“Not a doubt of it. But why look as if you had seen a ghost?”
“And what do you suppose will happen?”
“Mother and Molly will cry, and Emmy will make an oration which I shall interrupt, and Kezzy will open her eyes at such a monster, and father will want to horsewhip me, but restrain himself and turn me from the door. Or perhaps he will lock me up—oh Patty, cannot you see that I’m weeping, not joking? But it has to be done, and I am going to be brave and do it.”
“Very well, then. Now listen to me.—You cannot.”
“Cannot? Why?”
“There’s no room, to begin with—not a bed in the house. Sam and his wife are there, and the child, on a visit.”
“Sam there! And you never told me.—Oh, Pat, Pat, and I might have missed him!” She sprang up from the bed and began her dressing in a fever of haste.
“But what will you do?”
“Go home and find Sam, of course.”
“I don’t see how Sam can help you.
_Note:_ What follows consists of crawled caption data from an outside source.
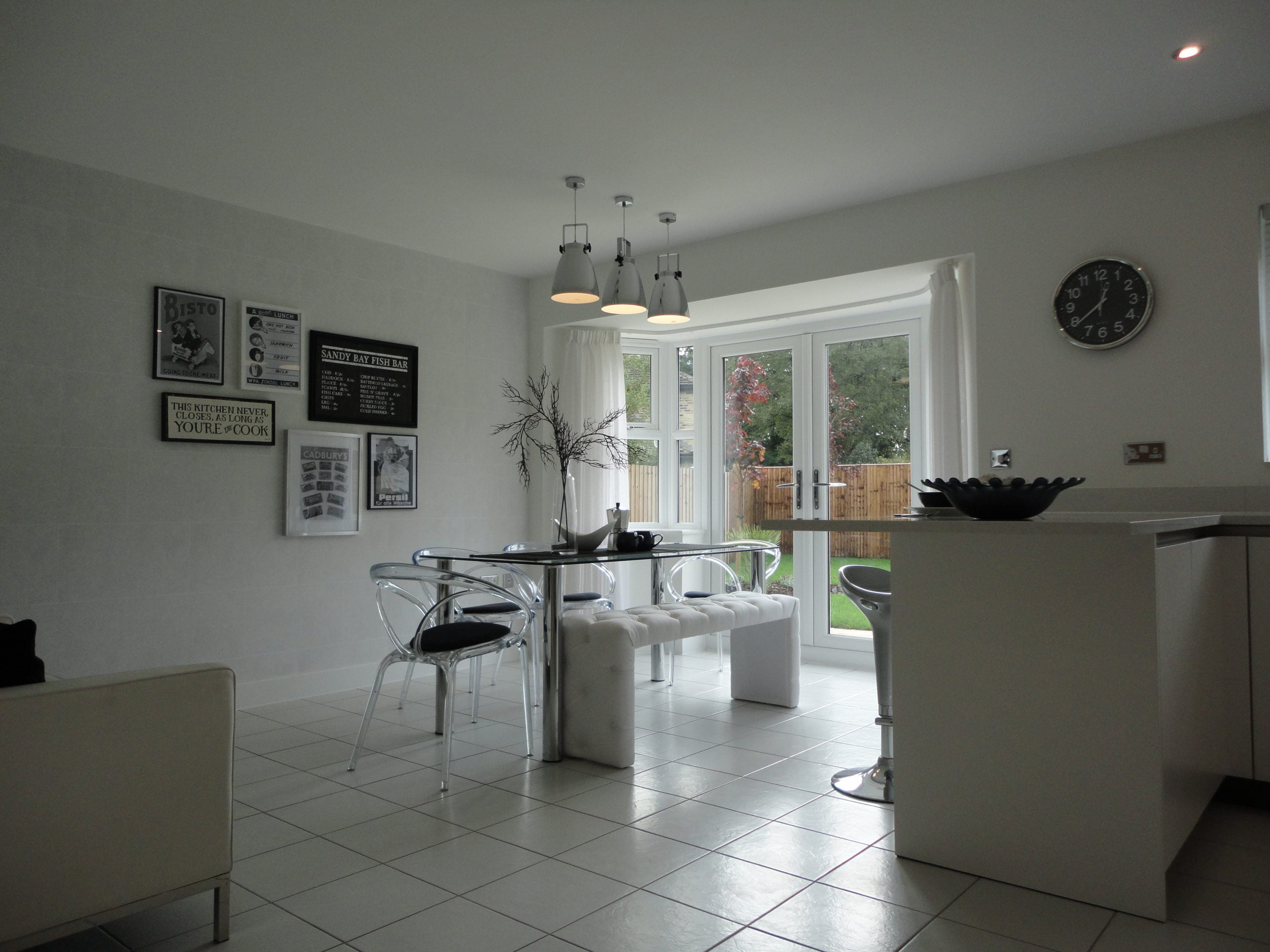 Kitchen/dining/family area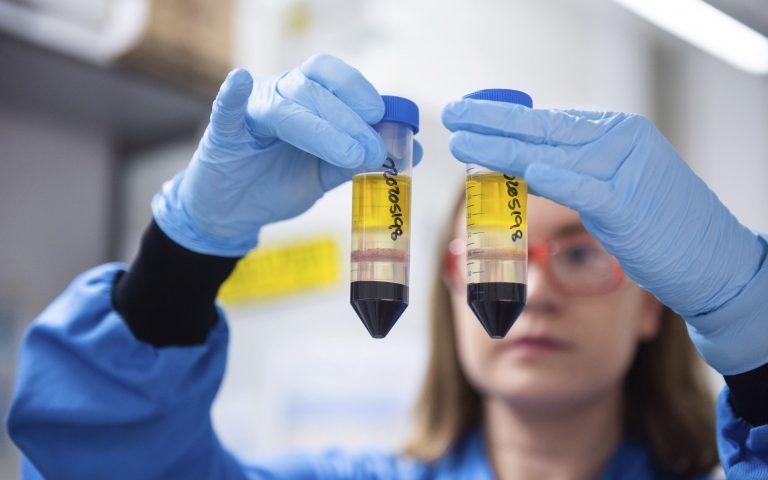 Η Βρετανία ενέκρινε το εμβόλιο της Οξφόρδης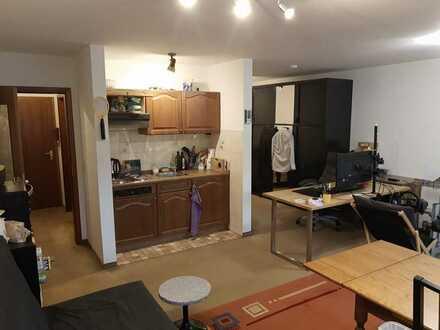 Gepflegte 1,5-Zimmer-Wohnung mit Balkon und Einbauküche in Untergruppenbach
He did not help Emmy much: and his wife will be there, remember.”
There was no love lost between Sam’s sisters and Sam’s wife—a practical little woman with a sharp tongue and a settled conviction that her husband’s relatives were little better than lunatics. She understood the Rectory’s strict rules of conduct as little as its feckless poverty (for so she called it). That a household which held its head so high should be content with a parlour furnished like a barn, sit down to meals scarcely better than the day-labourers’ about them, and rest ignored by families of decent position in the neighbourhood, puzzled and irritated her. “Better he paid his debts and fed his children,” was her answer when Sam put in a word for his father’s spiritual ambitions. Her slight awe of the Wesleys’ abilities—even she could not deny them brains—only drove her to entrench herself more strongly behind her practical wisdom; and she never abandoned her position (which had saved her in a thousand domestic arguments) that her sisters-in-law had been trained as savages in the wilds. She had a habit of addressing them as children: and her interference, some years before, between Emilia and young Leybourne, had been conducted by letter addressed to Mr. and Mrs. Wesley and without pretence of consulting Emilia’s feelings.
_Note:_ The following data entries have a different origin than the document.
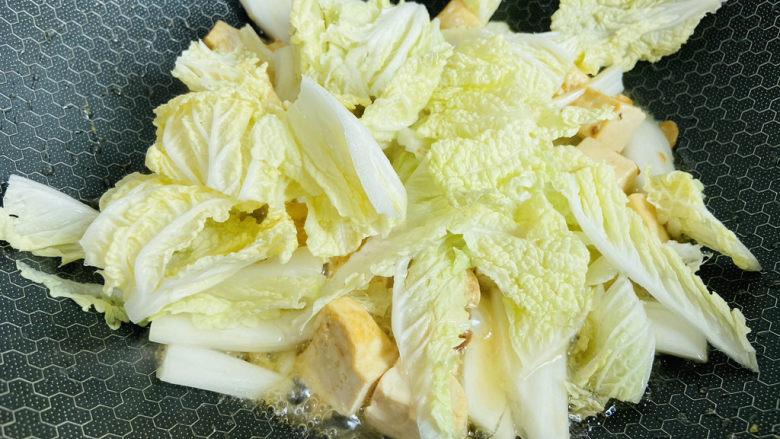 白菜炖豆腐,入白菜叶焖煮断生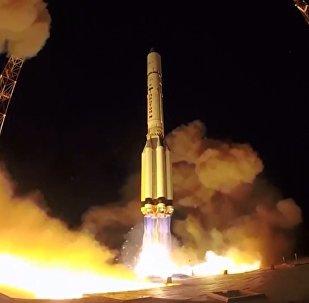 Rusya, askeri uydusunu uzaya fırlattı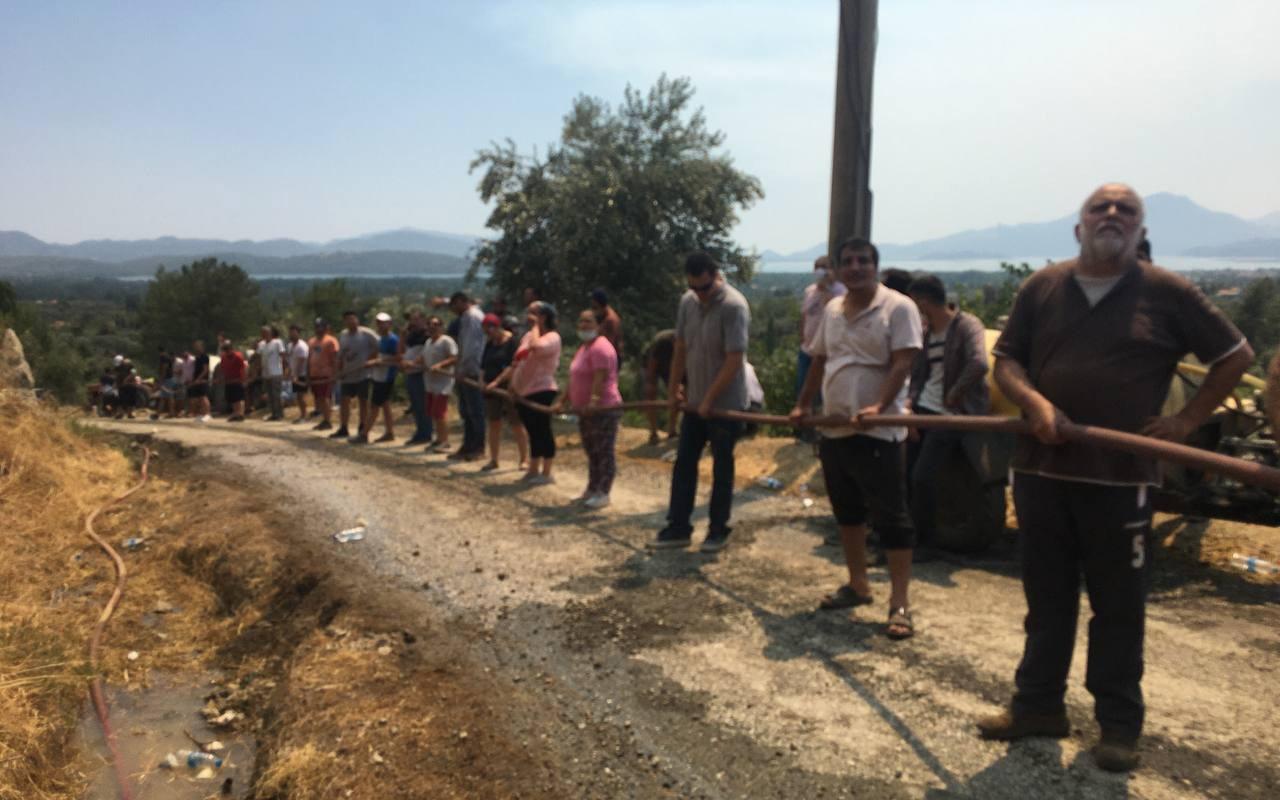 Muğla Köyceğiz'de alevler yeniden yükselmeye başladı, vatandaşlar seferber oldu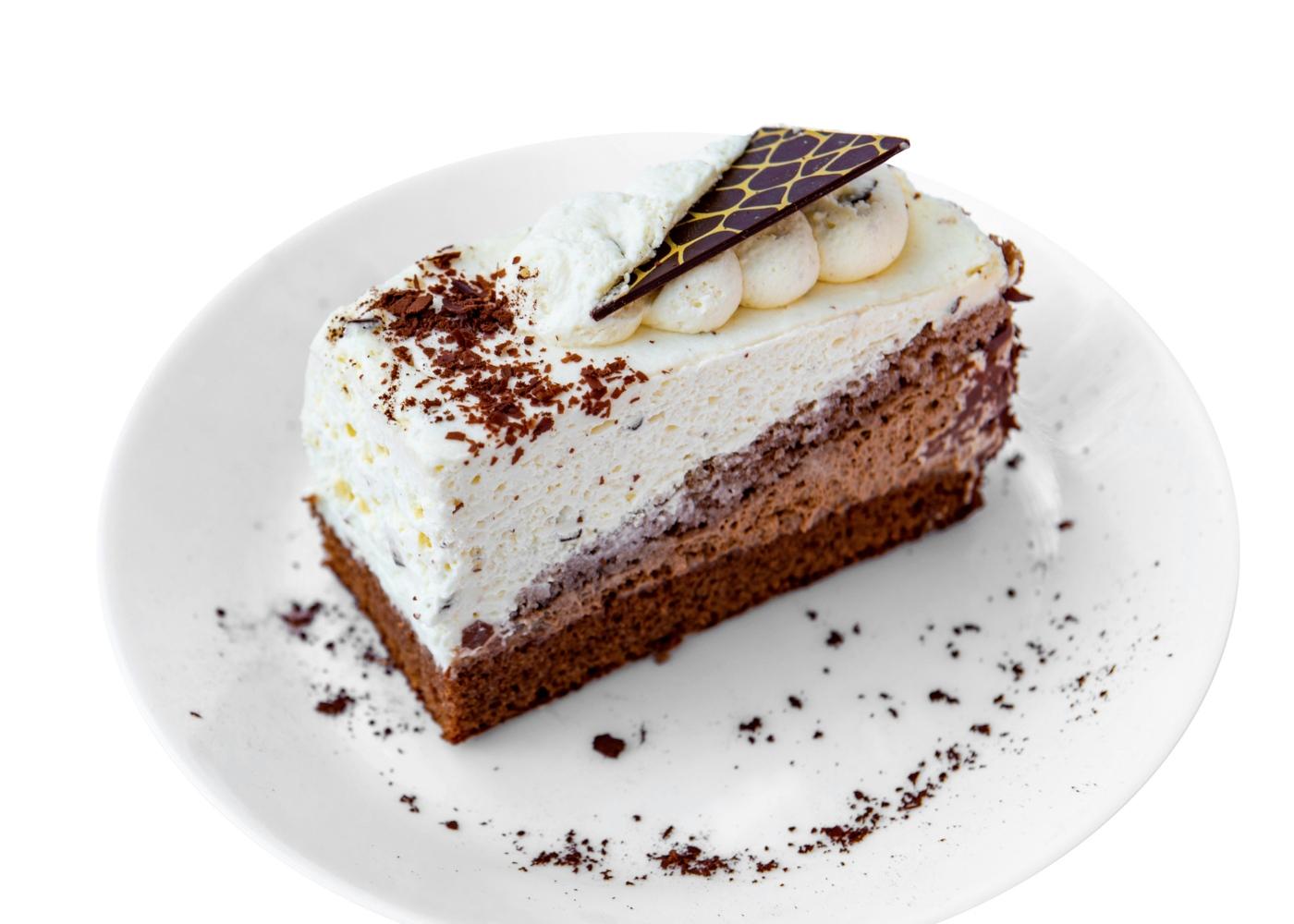Bolo de mousse de chocolate decorado com natas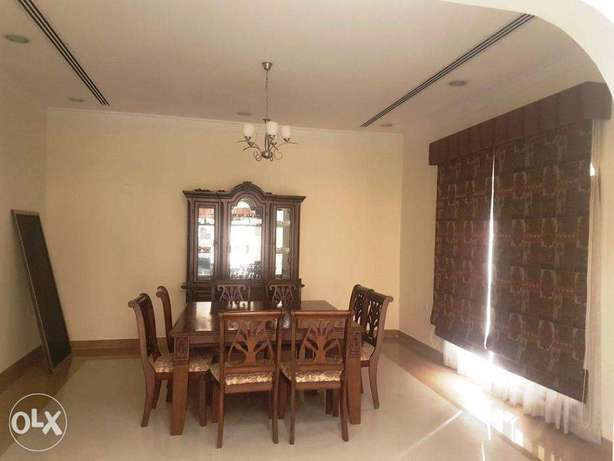 excellent 4 bedroom villa with private poll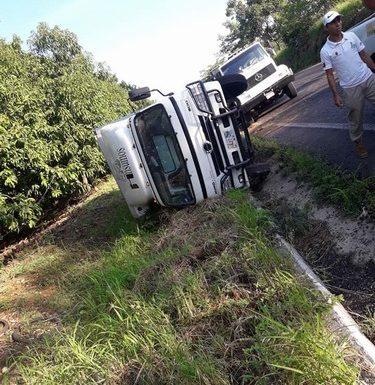 Accidente automovilístico tramo carretero escuintla- Villa de comaltitlan
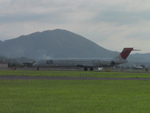 Satoshi さんが、出雲空港で撮影した日本航空 MD-90-30の航空フォト(写真)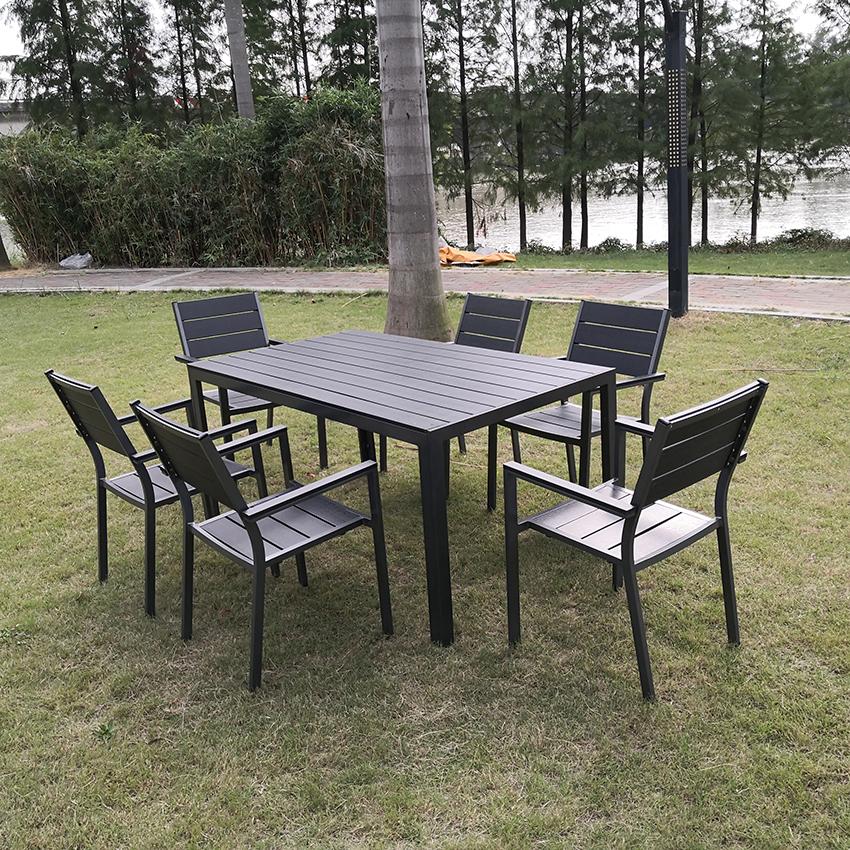 طاولة خارجية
Hetty pondered this for a moment, but without pausing in her dressing.
“Besides,” urged Patty, “they may be gone by this time. Mother did not say how long the visit was to last; only that Sam had brought his bill for Jacky and Charles, and it is enormous. Father will be in the worst possible temper.”
“Of all the wet blankets—” began Hetty, but was interrupted by the ringing of a bell in the corner above her bed. It summoned her to run and dress Rebecca, who slept in a small room opening out of Mrs. Grantham’s.
Hetty departed in a whirl. Patty stood considering. “She never would! ’Tis a mercy sometimes she doesn’t mean all she says.”